Alright, let’s talk about the best way access money in Ireland.
While a no-foreign-transaction-fee credit card is the best way to spend money in Ireland, you’re going to need to access at least a little cash and often that means fees. Why pay more in fees than you need to? Here’s a few tips that will help.
The best way to get cash in Ireland is by using your debit card at any Irish bank with an ATM.
Sounds simple, right? It actually is (unlike car rentals in Ireland, ugh).
Why is using an ATM the best way to get money in Ireland?
Irish banks do not charge ATM fees (whoop, whoop!).
The only fee you might pay would be from your home bank for a foreign/international withdrawal.
A foreign transaction fee from your home bank is often a one-time fee each time you withdraw money abroad. It typically runs about $5.00 per withdrawal. Sometimes US banks charge a percentage of how much you withdraw (so call your bank to ask their policy).
I find credit unions have good rates and Charles Schwab has a great option with unlimited ATM withdrawals and no foreign transaction fees or currency hikes (they even reimburse you for any ATM fees you might be charged by other banks anywhere in the world).
There are a few ATMs that charge fees for extracting money in Ireland, but those are not connected to banks (think convenience stores or at the Dublin Airport). To avoid fees, seek out ATMs on the facades of brick and mortar banks.
Don’t buy lots of euros before you leave.

= = = = =

TASK 1 - Reproduce the part of the guide that opens with the words containing "Irish banks do" and closes with "ask their policy).".
TASK 2 - In one to three sentences, explain why the guide advises seeking out ATMs on the facades of brick-and-mortar banks.
TASK 3 - According to the guide, what does a foreign transaction fee from a home bank typically cost?

EXTRACTED INFORMATION -

= = = = =

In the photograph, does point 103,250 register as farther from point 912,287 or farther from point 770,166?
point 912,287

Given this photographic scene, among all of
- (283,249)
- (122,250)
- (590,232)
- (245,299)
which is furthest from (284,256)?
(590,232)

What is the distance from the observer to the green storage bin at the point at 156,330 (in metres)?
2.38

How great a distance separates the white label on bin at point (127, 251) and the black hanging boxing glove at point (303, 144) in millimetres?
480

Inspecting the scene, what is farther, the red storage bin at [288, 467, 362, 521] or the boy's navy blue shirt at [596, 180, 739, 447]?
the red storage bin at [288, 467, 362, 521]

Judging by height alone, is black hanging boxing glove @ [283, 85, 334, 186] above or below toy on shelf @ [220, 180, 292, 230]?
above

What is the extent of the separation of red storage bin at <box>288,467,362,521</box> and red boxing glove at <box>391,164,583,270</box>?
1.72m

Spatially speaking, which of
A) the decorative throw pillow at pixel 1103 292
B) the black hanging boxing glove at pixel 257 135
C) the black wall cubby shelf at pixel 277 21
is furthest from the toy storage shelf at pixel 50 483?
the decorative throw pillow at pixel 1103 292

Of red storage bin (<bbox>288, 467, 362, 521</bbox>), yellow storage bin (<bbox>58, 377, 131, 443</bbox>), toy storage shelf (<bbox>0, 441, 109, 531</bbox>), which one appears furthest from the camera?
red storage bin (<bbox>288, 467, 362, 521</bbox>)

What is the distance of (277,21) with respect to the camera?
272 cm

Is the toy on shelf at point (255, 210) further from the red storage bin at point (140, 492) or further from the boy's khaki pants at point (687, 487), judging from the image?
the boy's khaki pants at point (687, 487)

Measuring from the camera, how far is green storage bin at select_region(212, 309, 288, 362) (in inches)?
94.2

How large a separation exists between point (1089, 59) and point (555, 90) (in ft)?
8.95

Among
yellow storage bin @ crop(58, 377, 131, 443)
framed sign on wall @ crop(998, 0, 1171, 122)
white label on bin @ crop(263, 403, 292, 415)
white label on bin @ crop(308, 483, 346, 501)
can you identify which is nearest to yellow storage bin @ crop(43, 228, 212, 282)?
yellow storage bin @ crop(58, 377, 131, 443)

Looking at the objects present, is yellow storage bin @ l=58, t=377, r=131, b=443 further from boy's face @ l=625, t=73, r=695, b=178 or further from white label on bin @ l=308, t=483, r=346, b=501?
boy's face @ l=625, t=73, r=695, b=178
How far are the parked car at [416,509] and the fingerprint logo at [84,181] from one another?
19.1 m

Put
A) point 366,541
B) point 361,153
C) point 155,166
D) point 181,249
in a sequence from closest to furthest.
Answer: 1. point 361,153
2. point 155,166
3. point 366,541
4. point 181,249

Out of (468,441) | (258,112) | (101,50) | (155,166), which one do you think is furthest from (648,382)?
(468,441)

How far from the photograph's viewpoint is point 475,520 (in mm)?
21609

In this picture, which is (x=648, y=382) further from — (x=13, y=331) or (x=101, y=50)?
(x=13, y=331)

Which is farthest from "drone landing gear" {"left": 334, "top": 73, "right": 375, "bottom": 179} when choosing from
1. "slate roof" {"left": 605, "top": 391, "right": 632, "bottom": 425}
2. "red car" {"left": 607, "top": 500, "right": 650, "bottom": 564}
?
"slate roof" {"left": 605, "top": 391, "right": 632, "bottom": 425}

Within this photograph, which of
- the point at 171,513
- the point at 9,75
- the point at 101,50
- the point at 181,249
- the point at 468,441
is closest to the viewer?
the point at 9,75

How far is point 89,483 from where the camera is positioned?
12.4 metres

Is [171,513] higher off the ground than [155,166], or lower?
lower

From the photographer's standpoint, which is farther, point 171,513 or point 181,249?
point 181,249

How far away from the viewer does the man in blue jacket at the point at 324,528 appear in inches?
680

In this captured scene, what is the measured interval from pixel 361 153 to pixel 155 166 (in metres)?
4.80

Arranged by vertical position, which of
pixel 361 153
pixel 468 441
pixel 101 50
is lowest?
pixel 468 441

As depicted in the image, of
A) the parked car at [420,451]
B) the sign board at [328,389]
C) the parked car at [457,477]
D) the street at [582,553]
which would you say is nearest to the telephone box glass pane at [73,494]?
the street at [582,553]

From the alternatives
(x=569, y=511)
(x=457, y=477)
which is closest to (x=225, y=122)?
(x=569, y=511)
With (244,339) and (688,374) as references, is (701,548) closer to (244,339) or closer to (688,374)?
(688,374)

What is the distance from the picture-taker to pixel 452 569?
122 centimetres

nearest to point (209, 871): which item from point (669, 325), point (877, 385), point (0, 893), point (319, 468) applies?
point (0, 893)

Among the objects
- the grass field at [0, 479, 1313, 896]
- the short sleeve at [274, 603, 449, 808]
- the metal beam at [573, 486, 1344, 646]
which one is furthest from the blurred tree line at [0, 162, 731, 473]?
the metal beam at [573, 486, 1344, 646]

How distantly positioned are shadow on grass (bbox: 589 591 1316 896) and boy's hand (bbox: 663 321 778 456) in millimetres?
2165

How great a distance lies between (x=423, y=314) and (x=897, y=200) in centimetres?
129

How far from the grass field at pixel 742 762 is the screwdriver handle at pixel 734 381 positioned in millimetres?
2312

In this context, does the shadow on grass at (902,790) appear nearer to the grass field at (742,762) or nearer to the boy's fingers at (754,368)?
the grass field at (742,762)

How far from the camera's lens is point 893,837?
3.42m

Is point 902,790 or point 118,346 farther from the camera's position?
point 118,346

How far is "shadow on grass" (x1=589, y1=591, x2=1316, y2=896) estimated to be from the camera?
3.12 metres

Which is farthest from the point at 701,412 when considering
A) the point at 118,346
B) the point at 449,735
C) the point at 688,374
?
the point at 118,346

= = = = =

EXERCISE ANSWER 1 -
Irish banks do not charge ATM fees (whoop, whoop!).
The only fee you might pay would be from your home bank for a foreign/international withdrawal.
A foreign transaction fee from your home bank is often a one-time fee each time you withdraw money abroad. It typically runs about $5.00 per withdrawal. Sometimes US banks charge a percentage of how much you withdraw (so call your bank to ask their policy).

EXERCISE ANSWER 2 - The guide recommends bank ATMs because Irish banks do not charge ATM fees. The few ATMs in Ireland that do charge fees are not connected to banks, such as those in convenience stores or at the Dublin Airport.

EXERCISE ANSWER 3 - About $5.00 per withdrawal.